## Work item
A verbatim transcript of the data that follows, free of images, is the expected result.

----- Data for analysis

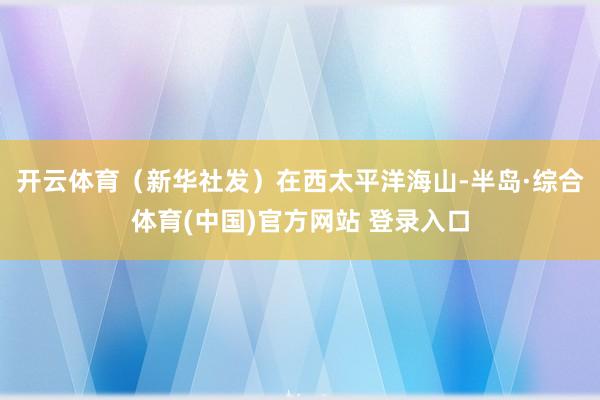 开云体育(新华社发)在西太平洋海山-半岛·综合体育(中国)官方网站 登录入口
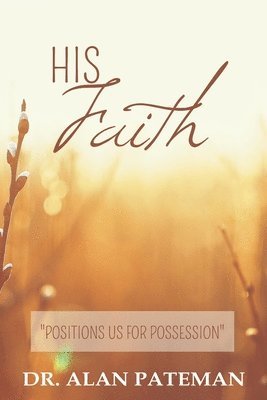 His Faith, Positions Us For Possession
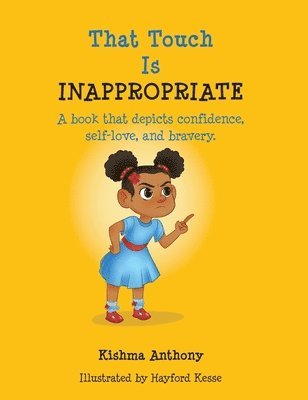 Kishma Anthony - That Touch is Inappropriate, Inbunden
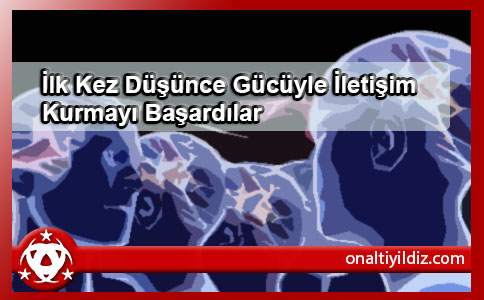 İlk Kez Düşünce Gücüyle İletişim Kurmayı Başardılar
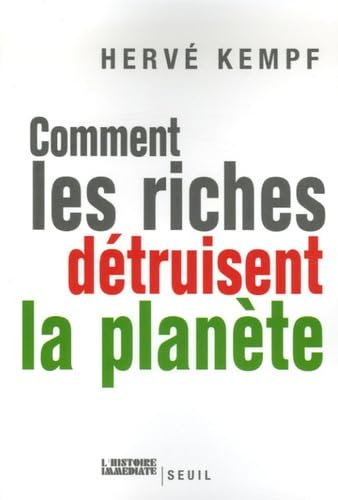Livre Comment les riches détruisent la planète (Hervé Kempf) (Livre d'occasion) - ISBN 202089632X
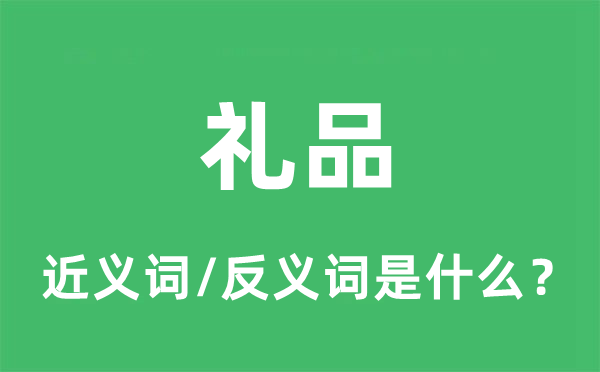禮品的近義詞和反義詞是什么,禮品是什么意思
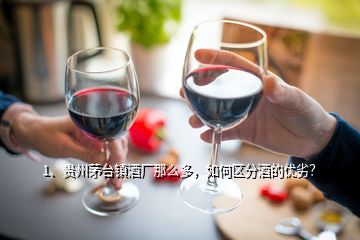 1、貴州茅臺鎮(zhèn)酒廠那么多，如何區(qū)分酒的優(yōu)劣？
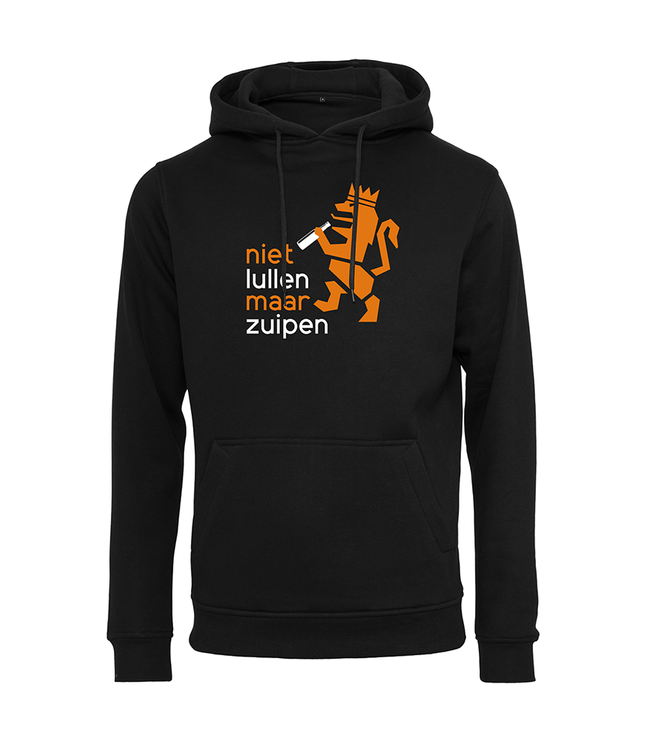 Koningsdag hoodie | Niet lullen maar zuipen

----------

## Task solution
 开云体育(新华社发)在西太平洋海山-半岛·综合体育(中国)官方网站 登录入口
 His Faith, Positions Us For Possession
 Kishma Anthony - That Touch is Inappropriate, Inbunden
 İlk Kez Düşünce Gücüyle İletişim Kurmayı Başardılar
Livre Comment les riches détruisent la planète (Hervé Kempf) (Livre d'occasion) - ISBN 202089632X
禮品的近義詞和反義詞是什么,禮品是什么意思
 1、貴州茅臺鎮(zhèn)酒廠那么多，如何區(qū)分酒的優(yōu)劣？
 Koningsdag hoodie | Niet lullen maar zuipen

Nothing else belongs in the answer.